Note 502: Gournai. Sur la frontière de Picardie, à quelques lieues
de Compiègne.—Boves, à deux lieues d'Amiens.
Note 503: Pour raison de fraternité. C'est-à-dire par l'effet d'un
partage entre frères.
Le roy le fist prendre par sergens d'armes, et le fist mettre en la tour du Louvre en prison fermée, et ly donna jour de respondre de ce fait. Au jour qui fu assigné, les barons de France s'assemblèrent au palais le roy, et furent tous en l'aide au seigneur de Coucy.

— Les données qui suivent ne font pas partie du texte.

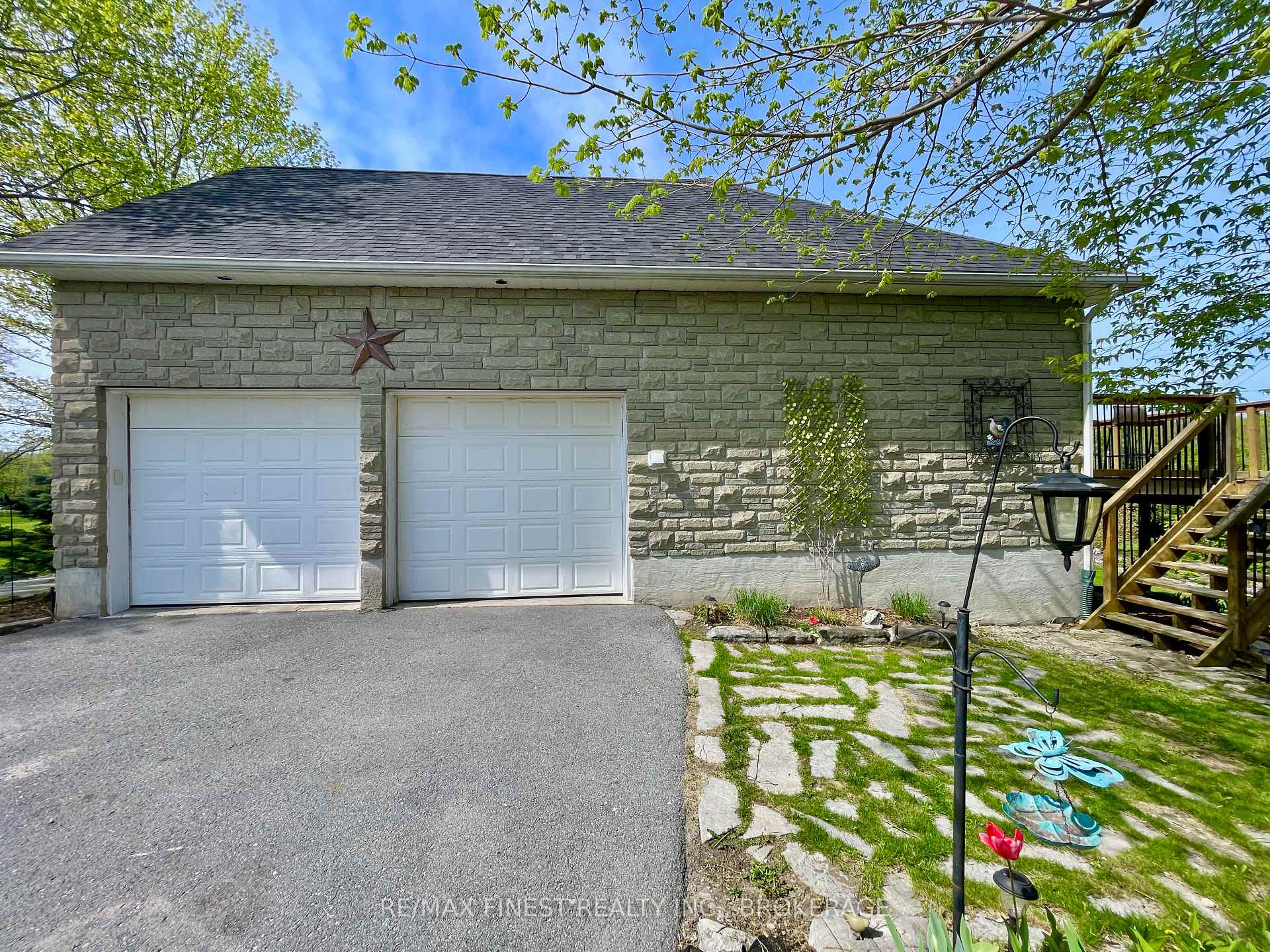 Photo 4 of 1226 Rutledge Road, Frontenac, Frontenac South — HOMEH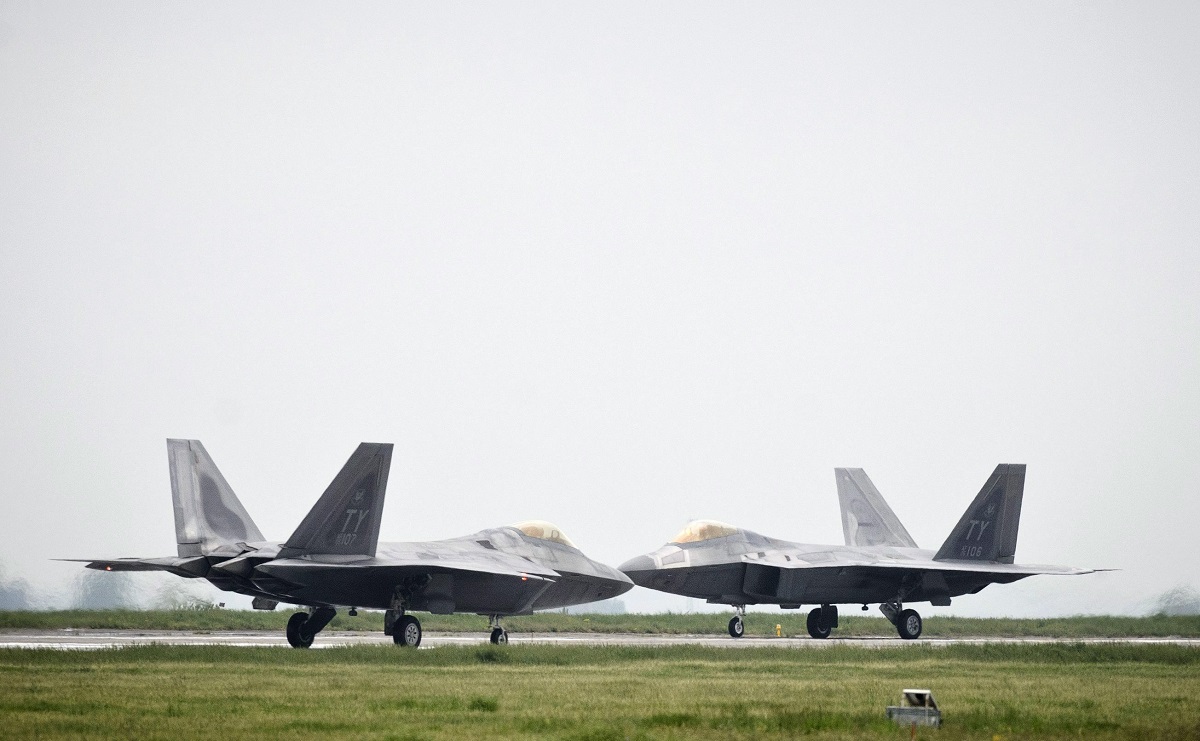 russian-bombers-spotted-outside-alaskaagain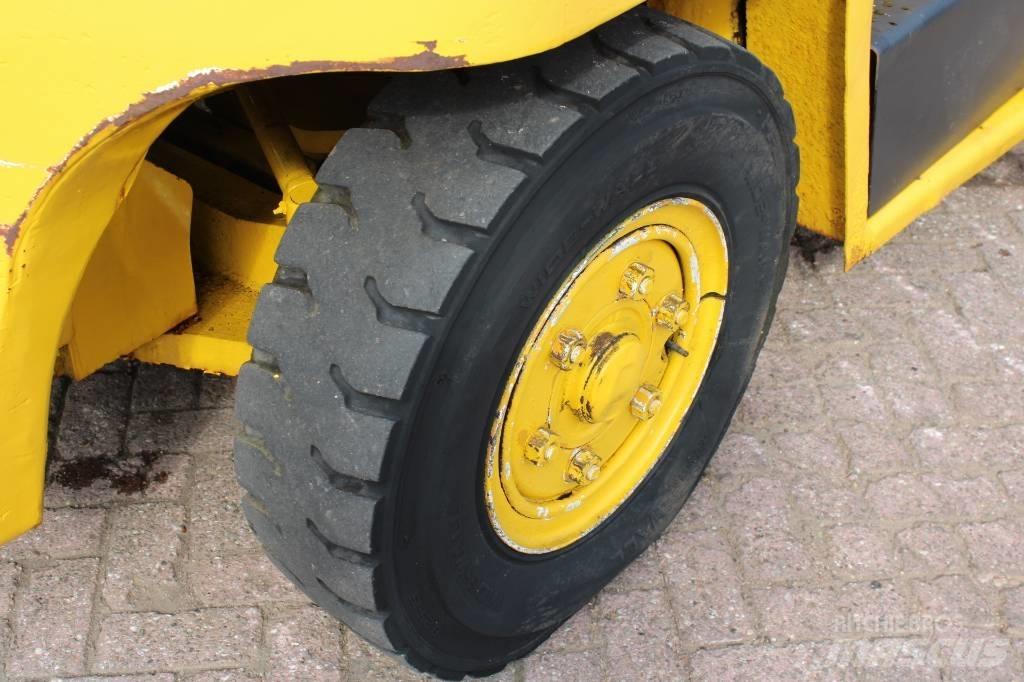 TCM FD60 Dyzeliniai krautuvai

Lors fist venir le roy le seigneur de Coucy par devant luy, et luy commanda qu'il respondist du cas dessus dit. Le sire de Coucy, par la volenté du roy, appela tous les barons pour li conseillier, et y alèrent presque tous, et demoura le roy presque tout seul. L'entencion le roy estoit de faire droit jugement, et de le punir d'autelle mort comme il avoit les enfans fait mourir sans soy fléchir.

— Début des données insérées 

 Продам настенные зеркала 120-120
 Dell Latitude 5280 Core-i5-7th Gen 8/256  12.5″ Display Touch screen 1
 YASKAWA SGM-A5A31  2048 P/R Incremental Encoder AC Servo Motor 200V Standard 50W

Quant les barons virent la volenté du roy, si furent tous espoentés et courrouciés; si loèrent au seigneur de Coucy qu'il n'attendist pas jugement, ainsois se méist du tout en la mercy du roy. Les barons vindrent devant le roy et lui prièrent moult doucement qu'il eust pitié de son baron, et qu'il en prist telle amende comme il voudroit. Le roy, qui moult fu eschaufé de justice, respondi: «Sé je cuidasse que Dieu me sceust aussi bon gré de luy justicier comme de laissier[504], maintenant mourust d'aussi villaine mort comme il fist les enfans justicier et mourir sans cause qui estoient innocens; né jà ne feust laissié pour baron nul qui luy appartenist.»

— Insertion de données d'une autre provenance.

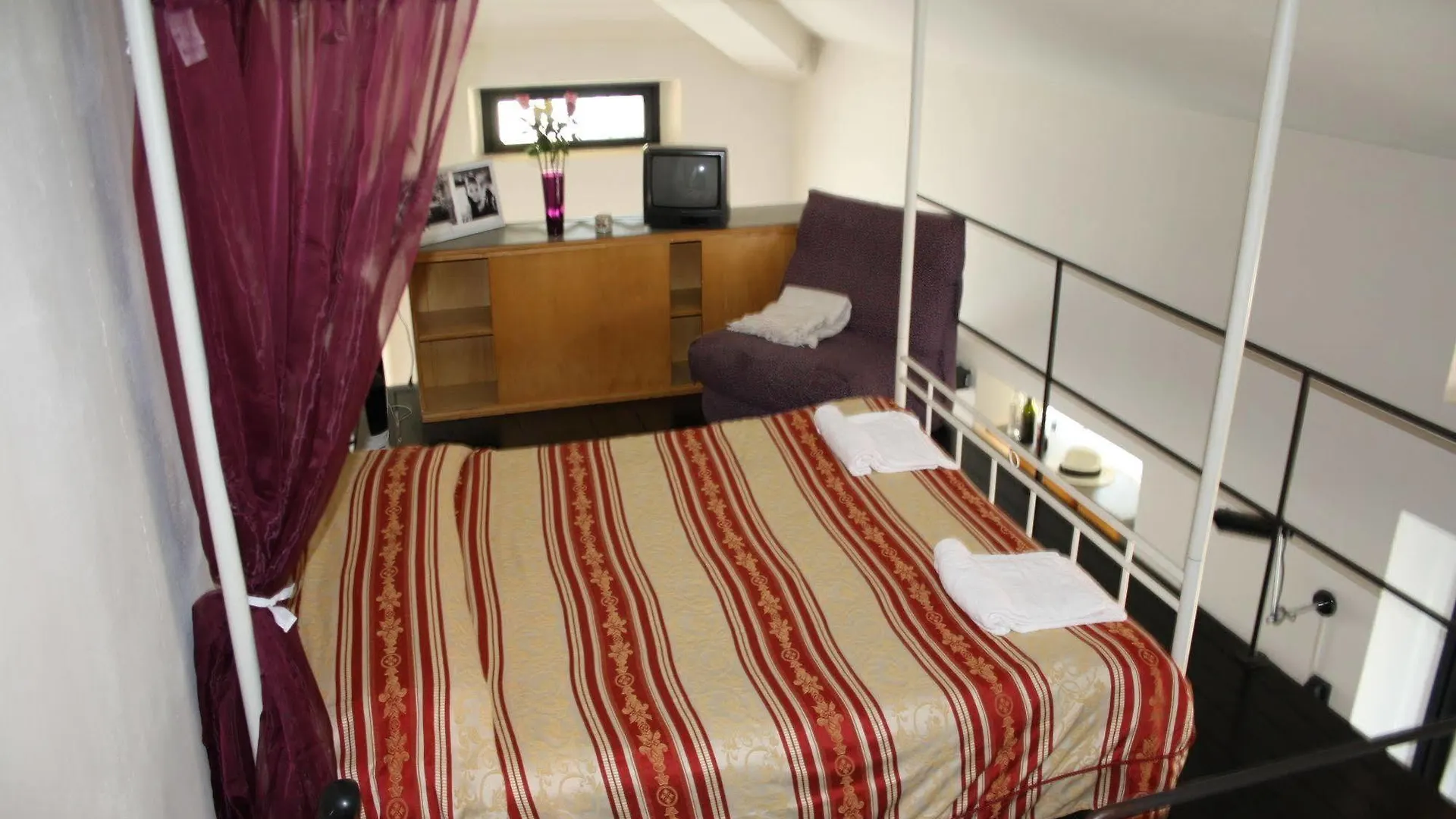 Romeo And Juliet B&B And Apartaments ベルガモ 2*,  イタリア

Note 504: De laissier. De le laisser, de ne pas en faire justice. Le roi veut dire que s'il pensoit que Dieu ne s'offensât pas de la punition plus que de l'acquittement d'Enguerrant, lui pencheroit pour la punition. Vély et les autres n'ont pas compris cette réponse.
A la parfin quant le roy vit les humbles prières de ses barons, il se fléchi et s'accorda que le sire de Coucy rachetast sa vie. Si fu l'amende jugiée à dix mille livres de parisis; et avec ce il demourroit en la Saincte terre d'Oultre-mer par l'espace de trois ans, pour aidier la Saincte terre à deffendre contre les Sarrasins à ses propres cous, et establiroit deux chapelles où l'en feroit le service de saincte églyse pour les enfans, pour leur ame et pour toutes autres.
Quant l'amende fu tauxée et jugiée, le sire de Coucy se hasta moult de faire le commandement du roy: si envoia à Paris dix mille livres. Le roy ne voult point qu'il demourassent en son trésor, ainsois en fist faire la maison Dieu de Pontoise, et la multiplia en rentes et en terres, et si en fist faire le dortoir aux Frères Prescheurs de Paris; et du remenant fist faire le moustier aux Frères Meneurs de Paris. Et le sire de Coucy s'en ala oultre mer, qui n'osa demourer oultre le terme qui luy fu mis. Grant exemple doit estre à tous ceux qui tiennent justice; que si très haut homme et de si grant lignage qui n'estoit accusé que de povres gens, trouva à grant paine remède de sa vie[505].
Note 505: Gringoire, dans sa Vie de saint Louis par personnages, a mis encore à profit cette anecdote. Voy. O. Leroy; Etudes sur les mystères. Paris, 1837.